Сильно хлопнув дверью, бегом бросился к воротам, откинул запор и выбежал на улицу. Лусьтро бросился было за ним, но цепь отбросила его назад; и он остался, жалобно скуля, мечась взад-вперед на проволоке.
Глава XV
Олексан ушел, а Макар, остыв, уже пожалел: зря погорячился. Надо было сдержаться, промолчать. Про себя надеялся: Олексан скоро вернется. Куда же ему, как не домой? Разве проживешь долго у чужих, когда есть родной дом? А то — и подумать страшно: вся деревня будет тыкать в Макара пальцами: "Вон, Макар столько съел, что теперь обратно изо рта лезет — родного сына из дома выгнал". Будто без того мало разговоров: дескать, Кабышевы такие да сякие, жадные, скупые…
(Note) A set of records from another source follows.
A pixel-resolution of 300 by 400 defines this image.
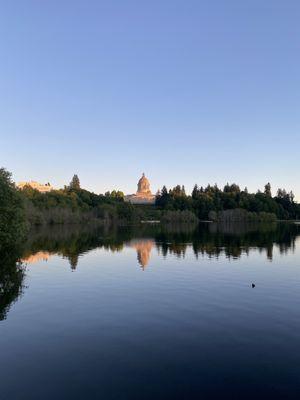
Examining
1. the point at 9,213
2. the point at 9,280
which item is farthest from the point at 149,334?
the point at 9,213

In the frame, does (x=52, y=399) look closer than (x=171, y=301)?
Yes

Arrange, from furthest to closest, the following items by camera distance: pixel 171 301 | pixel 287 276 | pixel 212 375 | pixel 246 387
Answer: pixel 287 276 → pixel 171 301 → pixel 212 375 → pixel 246 387

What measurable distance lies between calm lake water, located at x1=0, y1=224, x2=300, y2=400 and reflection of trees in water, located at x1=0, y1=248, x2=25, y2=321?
0.14m

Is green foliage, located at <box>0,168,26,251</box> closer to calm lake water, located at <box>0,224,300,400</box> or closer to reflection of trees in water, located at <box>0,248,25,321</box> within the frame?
reflection of trees in water, located at <box>0,248,25,321</box>

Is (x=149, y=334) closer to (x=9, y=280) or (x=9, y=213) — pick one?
(x=9, y=280)

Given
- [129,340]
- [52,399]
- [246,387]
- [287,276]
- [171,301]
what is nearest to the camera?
[52,399]

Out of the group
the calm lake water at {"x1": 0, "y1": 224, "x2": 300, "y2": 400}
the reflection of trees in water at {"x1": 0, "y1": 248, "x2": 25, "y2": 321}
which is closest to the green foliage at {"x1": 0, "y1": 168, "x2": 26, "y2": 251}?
the reflection of trees in water at {"x1": 0, "y1": 248, "x2": 25, "y2": 321}

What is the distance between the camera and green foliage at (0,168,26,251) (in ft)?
241

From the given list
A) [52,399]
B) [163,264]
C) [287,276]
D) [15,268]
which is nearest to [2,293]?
[15,268]

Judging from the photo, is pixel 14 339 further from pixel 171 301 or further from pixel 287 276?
pixel 287 276

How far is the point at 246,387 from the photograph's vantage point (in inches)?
789

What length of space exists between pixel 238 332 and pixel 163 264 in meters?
A: 37.2

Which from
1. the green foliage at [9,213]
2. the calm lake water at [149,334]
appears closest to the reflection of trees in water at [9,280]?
the calm lake water at [149,334]

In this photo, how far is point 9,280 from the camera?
4847 centimetres
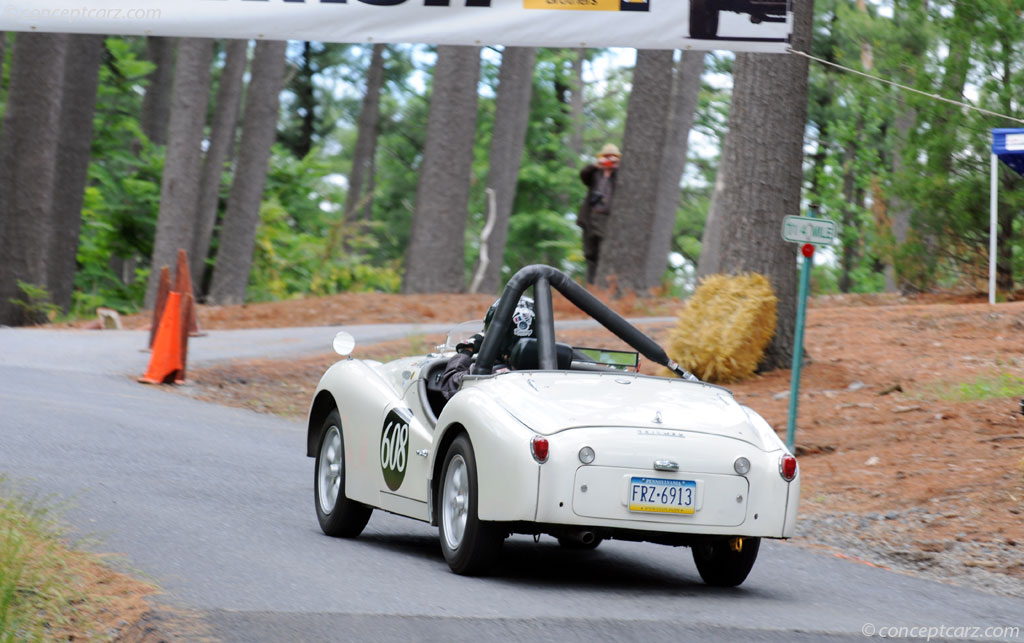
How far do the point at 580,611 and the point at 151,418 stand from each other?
7735 mm

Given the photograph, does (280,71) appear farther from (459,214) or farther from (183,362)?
(183,362)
Во всем, что случилось, винил Зою. Из-за все в деревне ходят про них нехорошие слухи, из-за нее в семье неполадки, из-за нее теперь ушел Олексан. И кто надоумил ее менять самогон на керосин? Хотя бы его спросила. Благо, если бы не было керосина, или неоткуда достать, а то — пожалуйста, поезжай в Акташ и вези хоть целую бочку!
Стиснув зубы, Макар исподлобья зло глядел на жену, на ее подвижную сухонькую фигуру. И в чем только у нее душа держится! Не хотел бы ее видеть, не хотел бы ее слышать, да глаза видят, уши слышат. Со смиренным видом зря обиженного человека Зоя возится около печи, гремит ухватами, горшками, ступает мягко, словно большая кошка. Спать ложится отдельно, в женской половине стелет себе шубу, и, прежде чем лечь, долго молится, в темноте размахивает руками и шепчет, шепчет: "Осто, великий, светлый боже… пошли здоровья… не оставь в милости своей…" Макар слышит ее шепот и, скрипя зубами, тяжело ворочается на своей койке, думает угрюмо: "И без бога еще долго протянешь: говорят, скрипучее дерево долго стоит… Эх, жизнь! Жили до сих пор — все было ничего, а раз началось, — и все рушится… Как плотина: сверху смотреть — все хорошо, а в один день взяло да прорвало. Вода ее размывала помаленьку, пробила да развалила!.. А здесь — где пробило, когда началось?"